Work item
For the entries below, print exactly the lines between the line holding "Label granularity: sequence-level." and the line holding "common name: guinea fowl", inclusive, and nothing else.
--------------------
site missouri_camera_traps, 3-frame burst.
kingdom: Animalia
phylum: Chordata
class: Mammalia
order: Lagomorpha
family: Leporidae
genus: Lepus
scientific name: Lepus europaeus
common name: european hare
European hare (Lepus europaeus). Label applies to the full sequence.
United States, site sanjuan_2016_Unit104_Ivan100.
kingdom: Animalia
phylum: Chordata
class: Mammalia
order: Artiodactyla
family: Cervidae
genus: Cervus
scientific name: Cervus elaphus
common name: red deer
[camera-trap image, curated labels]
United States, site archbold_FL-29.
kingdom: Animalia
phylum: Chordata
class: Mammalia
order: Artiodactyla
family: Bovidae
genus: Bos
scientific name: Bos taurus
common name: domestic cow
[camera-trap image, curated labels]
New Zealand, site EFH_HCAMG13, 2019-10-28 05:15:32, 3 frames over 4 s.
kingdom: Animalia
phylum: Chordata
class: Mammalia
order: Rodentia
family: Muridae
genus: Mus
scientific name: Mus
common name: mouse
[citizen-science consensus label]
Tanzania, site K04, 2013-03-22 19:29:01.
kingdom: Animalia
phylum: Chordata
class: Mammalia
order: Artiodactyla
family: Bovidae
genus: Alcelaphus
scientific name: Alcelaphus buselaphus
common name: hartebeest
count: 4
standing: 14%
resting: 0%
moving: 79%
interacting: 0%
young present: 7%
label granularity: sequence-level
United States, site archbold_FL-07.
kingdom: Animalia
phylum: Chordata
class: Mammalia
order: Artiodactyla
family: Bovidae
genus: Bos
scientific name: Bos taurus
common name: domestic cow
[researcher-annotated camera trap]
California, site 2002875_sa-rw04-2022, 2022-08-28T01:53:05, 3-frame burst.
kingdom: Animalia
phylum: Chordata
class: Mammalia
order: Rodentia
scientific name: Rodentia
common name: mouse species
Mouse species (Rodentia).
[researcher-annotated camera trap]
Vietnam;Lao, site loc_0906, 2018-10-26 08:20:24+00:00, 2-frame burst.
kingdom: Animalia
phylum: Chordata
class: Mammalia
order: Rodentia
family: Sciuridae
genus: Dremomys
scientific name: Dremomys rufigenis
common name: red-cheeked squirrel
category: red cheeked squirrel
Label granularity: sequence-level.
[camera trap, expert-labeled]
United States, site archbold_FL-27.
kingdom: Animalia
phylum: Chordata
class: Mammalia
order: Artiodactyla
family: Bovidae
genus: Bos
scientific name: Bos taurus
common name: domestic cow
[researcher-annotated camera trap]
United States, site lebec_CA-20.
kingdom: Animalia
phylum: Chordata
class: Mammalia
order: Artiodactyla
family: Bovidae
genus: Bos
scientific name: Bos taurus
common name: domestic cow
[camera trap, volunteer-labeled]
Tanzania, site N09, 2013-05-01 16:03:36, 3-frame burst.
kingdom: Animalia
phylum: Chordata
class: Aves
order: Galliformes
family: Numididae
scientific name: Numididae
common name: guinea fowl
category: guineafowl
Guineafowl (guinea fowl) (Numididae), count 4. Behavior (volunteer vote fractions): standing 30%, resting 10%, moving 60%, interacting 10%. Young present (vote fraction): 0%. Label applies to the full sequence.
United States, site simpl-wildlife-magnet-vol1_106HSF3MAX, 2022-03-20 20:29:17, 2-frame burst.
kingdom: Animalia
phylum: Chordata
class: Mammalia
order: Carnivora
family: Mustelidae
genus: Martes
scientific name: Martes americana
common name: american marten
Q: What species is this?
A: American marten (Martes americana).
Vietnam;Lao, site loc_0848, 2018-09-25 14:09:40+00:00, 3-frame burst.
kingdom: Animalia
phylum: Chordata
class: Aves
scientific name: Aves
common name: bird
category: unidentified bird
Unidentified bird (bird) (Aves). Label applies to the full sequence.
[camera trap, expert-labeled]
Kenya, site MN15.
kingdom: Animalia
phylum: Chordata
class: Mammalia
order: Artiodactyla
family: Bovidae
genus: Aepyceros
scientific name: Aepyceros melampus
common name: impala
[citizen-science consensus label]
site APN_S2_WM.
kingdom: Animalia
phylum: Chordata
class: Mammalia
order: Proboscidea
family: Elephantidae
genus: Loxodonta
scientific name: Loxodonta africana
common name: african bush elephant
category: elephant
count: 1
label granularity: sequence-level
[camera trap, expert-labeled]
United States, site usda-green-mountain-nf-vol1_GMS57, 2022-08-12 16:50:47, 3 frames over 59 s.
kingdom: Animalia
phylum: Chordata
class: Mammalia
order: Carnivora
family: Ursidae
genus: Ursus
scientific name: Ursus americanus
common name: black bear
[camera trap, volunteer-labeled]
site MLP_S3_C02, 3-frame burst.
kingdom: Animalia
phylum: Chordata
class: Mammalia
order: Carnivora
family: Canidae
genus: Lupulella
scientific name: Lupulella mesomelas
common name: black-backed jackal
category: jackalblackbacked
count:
--------------------
Result of this task
Label granularity: sequence-level.
[camera trap, expert-labeled]
United States, site archbold_FL-27.
kingdom: Animalia
phylum: Chordata
class: Mammalia
order: Artiodactyla
family: Bovidae
genus: Bos
scientific name: Bos taurus
common name: domestic cow
[researcher-annotated camera trap]
United States, site lebec_CA-20.
kingdom: Animalia
phylum: Chordata
class: Mammalia
order: Artiodactyla
family: Bovidae
genus: Bos
scientific name: Bos taurus
common name: domestic cow
[camera trap, volunteer-labeled]
Tanzania, site N09, 2013-05-01 16:03:36, 3-frame burst.
kingdom: Animalia
phylum: Chordata
class: Aves
order: Galliformes
family: Numididae
scientific name: Numididae
common name: guinea fowl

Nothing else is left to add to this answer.